Material provided:
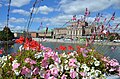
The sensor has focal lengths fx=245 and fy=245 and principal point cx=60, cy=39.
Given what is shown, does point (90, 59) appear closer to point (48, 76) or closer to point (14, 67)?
point (48, 76)

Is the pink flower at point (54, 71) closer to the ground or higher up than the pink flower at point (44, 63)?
closer to the ground

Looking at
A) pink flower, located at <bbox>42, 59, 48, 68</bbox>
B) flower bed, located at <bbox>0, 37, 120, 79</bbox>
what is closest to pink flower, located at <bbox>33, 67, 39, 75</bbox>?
flower bed, located at <bbox>0, 37, 120, 79</bbox>

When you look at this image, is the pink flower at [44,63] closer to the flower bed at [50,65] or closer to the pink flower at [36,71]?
the flower bed at [50,65]

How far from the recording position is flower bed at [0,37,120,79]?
332cm

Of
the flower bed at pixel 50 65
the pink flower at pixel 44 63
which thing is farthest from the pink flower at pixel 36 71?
the pink flower at pixel 44 63

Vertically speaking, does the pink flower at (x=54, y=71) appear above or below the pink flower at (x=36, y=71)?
below

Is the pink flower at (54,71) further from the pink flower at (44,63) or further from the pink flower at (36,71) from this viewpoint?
the pink flower at (36,71)

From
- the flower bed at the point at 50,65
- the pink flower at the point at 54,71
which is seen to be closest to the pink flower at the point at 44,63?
the flower bed at the point at 50,65

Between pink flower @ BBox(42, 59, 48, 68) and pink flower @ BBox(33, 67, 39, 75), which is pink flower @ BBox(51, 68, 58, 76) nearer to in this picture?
pink flower @ BBox(42, 59, 48, 68)

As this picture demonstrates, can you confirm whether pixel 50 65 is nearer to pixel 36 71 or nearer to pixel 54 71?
pixel 54 71

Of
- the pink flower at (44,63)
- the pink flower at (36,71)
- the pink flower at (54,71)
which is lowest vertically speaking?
the pink flower at (54,71)

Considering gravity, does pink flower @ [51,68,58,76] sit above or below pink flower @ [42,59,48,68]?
below

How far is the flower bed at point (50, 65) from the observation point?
3.32m

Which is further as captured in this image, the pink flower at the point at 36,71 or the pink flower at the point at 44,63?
the pink flower at the point at 44,63
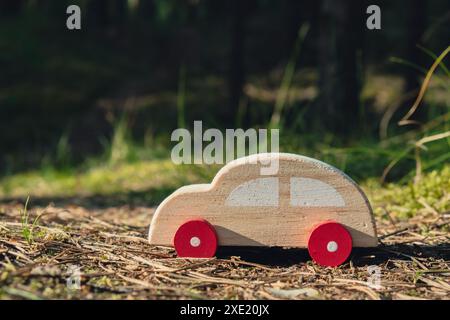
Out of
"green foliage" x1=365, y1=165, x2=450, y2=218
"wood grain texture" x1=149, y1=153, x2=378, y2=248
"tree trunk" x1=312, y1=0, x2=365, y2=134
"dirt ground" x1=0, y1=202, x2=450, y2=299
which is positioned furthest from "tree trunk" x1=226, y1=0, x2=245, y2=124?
"wood grain texture" x1=149, y1=153, x2=378, y2=248

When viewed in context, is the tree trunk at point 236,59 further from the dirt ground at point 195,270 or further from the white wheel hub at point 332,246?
the white wheel hub at point 332,246

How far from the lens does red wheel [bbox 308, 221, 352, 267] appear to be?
2412 mm

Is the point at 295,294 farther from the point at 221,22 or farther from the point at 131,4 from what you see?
the point at 221,22

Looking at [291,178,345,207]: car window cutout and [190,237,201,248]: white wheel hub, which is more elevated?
[291,178,345,207]: car window cutout

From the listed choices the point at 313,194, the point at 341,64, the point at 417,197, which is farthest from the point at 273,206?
the point at 341,64

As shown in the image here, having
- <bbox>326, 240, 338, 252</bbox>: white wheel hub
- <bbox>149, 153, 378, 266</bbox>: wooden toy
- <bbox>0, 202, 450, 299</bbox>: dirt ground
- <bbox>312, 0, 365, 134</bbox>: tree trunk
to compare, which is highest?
<bbox>312, 0, 365, 134</bbox>: tree trunk

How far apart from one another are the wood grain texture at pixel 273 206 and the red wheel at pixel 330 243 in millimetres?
29

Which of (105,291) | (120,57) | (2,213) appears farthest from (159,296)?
(120,57)

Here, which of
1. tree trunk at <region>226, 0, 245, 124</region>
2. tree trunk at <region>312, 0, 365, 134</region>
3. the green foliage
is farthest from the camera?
tree trunk at <region>226, 0, 245, 124</region>

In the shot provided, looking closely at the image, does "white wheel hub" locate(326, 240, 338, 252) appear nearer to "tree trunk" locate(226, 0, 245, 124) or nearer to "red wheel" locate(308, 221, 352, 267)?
"red wheel" locate(308, 221, 352, 267)

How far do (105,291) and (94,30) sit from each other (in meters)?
9.55

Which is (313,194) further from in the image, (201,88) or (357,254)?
(201,88)

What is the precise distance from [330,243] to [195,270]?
0.50m

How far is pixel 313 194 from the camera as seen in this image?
242 centimetres
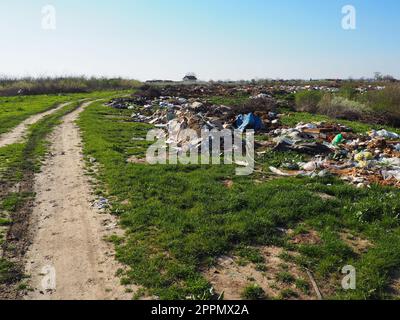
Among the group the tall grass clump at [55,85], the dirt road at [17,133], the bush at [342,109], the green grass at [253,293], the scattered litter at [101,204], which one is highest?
the tall grass clump at [55,85]

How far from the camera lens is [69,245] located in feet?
18.2

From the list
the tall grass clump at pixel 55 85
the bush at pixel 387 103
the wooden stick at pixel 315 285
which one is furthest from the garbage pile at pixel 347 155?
the tall grass clump at pixel 55 85

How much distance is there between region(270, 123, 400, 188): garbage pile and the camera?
27.4 ft

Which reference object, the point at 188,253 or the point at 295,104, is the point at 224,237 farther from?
the point at 295,104

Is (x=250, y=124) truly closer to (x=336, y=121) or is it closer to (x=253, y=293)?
(x=336, y=121)

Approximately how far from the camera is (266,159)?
33.2 feet

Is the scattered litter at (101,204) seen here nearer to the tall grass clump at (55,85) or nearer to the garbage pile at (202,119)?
the garbage pile at (202,119)

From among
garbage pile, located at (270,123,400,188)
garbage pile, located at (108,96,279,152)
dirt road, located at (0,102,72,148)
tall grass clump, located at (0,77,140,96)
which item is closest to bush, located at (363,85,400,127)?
garbage pile, located at (270,123,400,188)

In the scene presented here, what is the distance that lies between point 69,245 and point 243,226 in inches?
105

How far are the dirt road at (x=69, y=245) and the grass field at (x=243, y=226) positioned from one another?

Task brief:
Reproduce all of the data above line for line, leaving out the pictures.

Exercise output:
The sensor has focal lengths fx=245 and fy=245 and principal point cx=60, cy=39.
Given what is shown, does point (90, 59) appear closer to point (48, 76) or closer to point (14, 67)?
point (48, 76)

Is the pink flower at point (54, 71) closer to the ground or higher up than the pink flower at point (44, 63)?
closer to the ground

Looking at
A) pink flower, located at <bbox>42, 59, 48, 68</bbox>
B) flower bed, located at <bbox>0, 37, 120, 79</bbox>
what is closest to pink flower, located at <bbox>33, 67, 39, 75</bbox>?
flower bed, located at <bbox>0, 37, 120, 79</bbox>

When you look at this image, is the pink flower at [44,63] closer to the flower bed at [50,65] or closer to the pink flower at [36,71]?
the flower bed at [50,65]

How far from the recording position is flower bed at [0,37,120,79]?
332cm

Of
the flower bed at pixel 50 65
the pink flower at pixel 44 63
which thing is farthest from the pink flower at pixel 36 71?
the pink flower at pixel 44 63

Vertically speaking, does the pink flower at (x=54, y=71) appear above or below the pink flower at (x=36, y=71)?
below

Is the pink flower at (54,71) further from the pink flower at (44,63) or further from the pink flower at (36,71) from this viewpoint?
the pink flower at (36,71)

From
- the flower bed at the point at 50,65
- the pink flower at the point at 54,71
which is seen to be closest to the pink flower at the point at 44,63?
the flower bed at the point at 50,65

Between pink flower @ BBox(42, 59, 48, 68) and pink flower @ BBox(33, 67, 39, 75), which is pink flower @ BBox(51, 68, 58, 76) nearer to in this picture?
pink flower @ BBox(42, 59, 48, 68)

As this picture demonstrates, can you confirm whether pixel 50 65 is nearer to pixel 36 71 or nearer to pixel 54 71?
pixel 54 71

Of
- the pink flower at (44,63)
- the pink flower at (36,71)
- the pink flower at (54,71)
which is lowest vertically speaking?
the pink flower at (54,71)

Considering gravity, does pink flower @ [51,68,58,76] sit above or below pink flower @ [42,59,48,68]?
below

How far is the flower bed at point (50, 65) from the observation point?
3.32m

Which is further as captured in this image, the pink flower at the point at 36,71 or the pink flower at the point at 44,63?
the pink flower at the point at 44,63
Out of
"green foliage" x1=365, y1=165, x2=450, y2=218
"wood grain texture" x1=149, y1=153, x2=378, y2=248
"tree trunk" x1=312, y1=0, x2=365, y2=134
"dirt ground" x1=0, y1=202, x2=450, y2=299
which is positioned furthest from "tree trunk" x1=226, y1=0, x2=245, y2=124?
"wood grain texture" x1=149, y1=153, x2=378, y2=248

When viewed in context, is the tree trunk at point 236,59 further from the dirt ground at point 195,270 or further from the white wheel hub at point 332,246?
the white wheel hub at point 332,246

How far from the lens does red wheel [bbox 308, 221, 352, 267] appear to be?
2412 mm

Is the point at 295,294 farther from the point at 221,22 or farther from the point at 131,4 from what you see?
the point at 221,22

Looking at [291,178,345,207]: car window cutout and [190,237,201,248]: white wheel hub, which is more elevated?
[291,178,345,207]: car window cutout

From the listed choices the point at 313,194, the point at 341,64, the point at 417,197, which is farthest from the point at 273,206?
the point at 341,64

As shown in the image here, having
- <bbox>326, 240, 338, 252</bbox>: white wheel hub
- <bbox>149, 153, 378, 266</bbox>: wooden toy
- <bbox>0, 202, 450, 299</bbox>: dirt ground
- <bbox>312, 0, 365, 134</bbox>: tree trunk
to compare, which is highest?
<bbox>312, 0, 365, 134</bbox>: tree trunk

How far apart from one another are the wood grain texture at pixel 273 206 and the red wheel at pixel 330 243 in millimetres?
29

Which of (105,291) | (120,57) | (2,213) appears farthest from (159,296)?
(120,57)

Here, which of
1. tree trunk at <region>226, 0, 245, 124</region>
2. tree trunk at <region>312, 0, 365, 134</region>
3. the green foliage
is farthest from the camera?
tree trunk at <region>226, 0, 245, 124</region>

In the shot provided, looking closely at the image, does "white wheel hub" locate(326, 240, 338, 252) appear nearer to "tree trunk" locate(226, 0, 245, 124) or nearer to "red wheel" locate(308, 221, 352, 267)?
"red wheel" locate(308, 221, 352, 267)

How far do (105,291) and (94,30) sit from each other (in meters)?
9.55

Which is (313,194) further from in the image, (201,88) or (357,254)?
(201,88)

What is the precise distance from [330,243] to [195,270]?
0.50m

How far is pixel 313 194 from the camera as seen in this image?
242 centimetres
Among the group the tall grass clump at [55,85], the dirt road at [17,133], the bush at [342,109], the green grass at [253,293], the scattered litter at [101,204], which one is highest?
the tall grass clump at [55,85]

How far from the camera lens is [69,245] located in feet?
18.2

From the list
the tall grass clump at pixel 55 85
the bush at pixel 387 103
the wooden stick at pixel 315 285
which one is furthest from the garbage pile at pixel 347 155?
the tall grass clump at pixel 55 85

How much distance is there between region(270, 123, 400, 188): garbage pile and the camera?
27.4 ft

Which reference object, the point at 188,253 or the point at 295,104, is the point at 224,237 farther from?
the point at 295,104

Is (x=250, y=124) truly closer to (x=336, y=121) or is it closer to (x=253, y=293)?
(x=336, y=121)

Approximately how far from the camera is (266,159)?
33.2 feet

Is the scattered litter at (101,204) seen here nearer to the tall grass clump at (55,85) or nearer to the garbage pile at (202,119)?
the garbage pile at (202,119)

From among
garbage pile, located at (270,123,400,188)
garbage pile, located at (108,96,279,152)
dirt road, located at (0,102,72,148)
tall grass clump, located at (0,77,140,96)
which item is closest to bush, located at (363,85,400,127)?
garbage pile, located at (270,123,400,188)

In the scene presented here, what is the distance that lies between point 69,245 and point 243,226 in inches?
105

How far are the dirt road at (x=69, y=245) and the grass field at (x=243, y=226) positioned from one another?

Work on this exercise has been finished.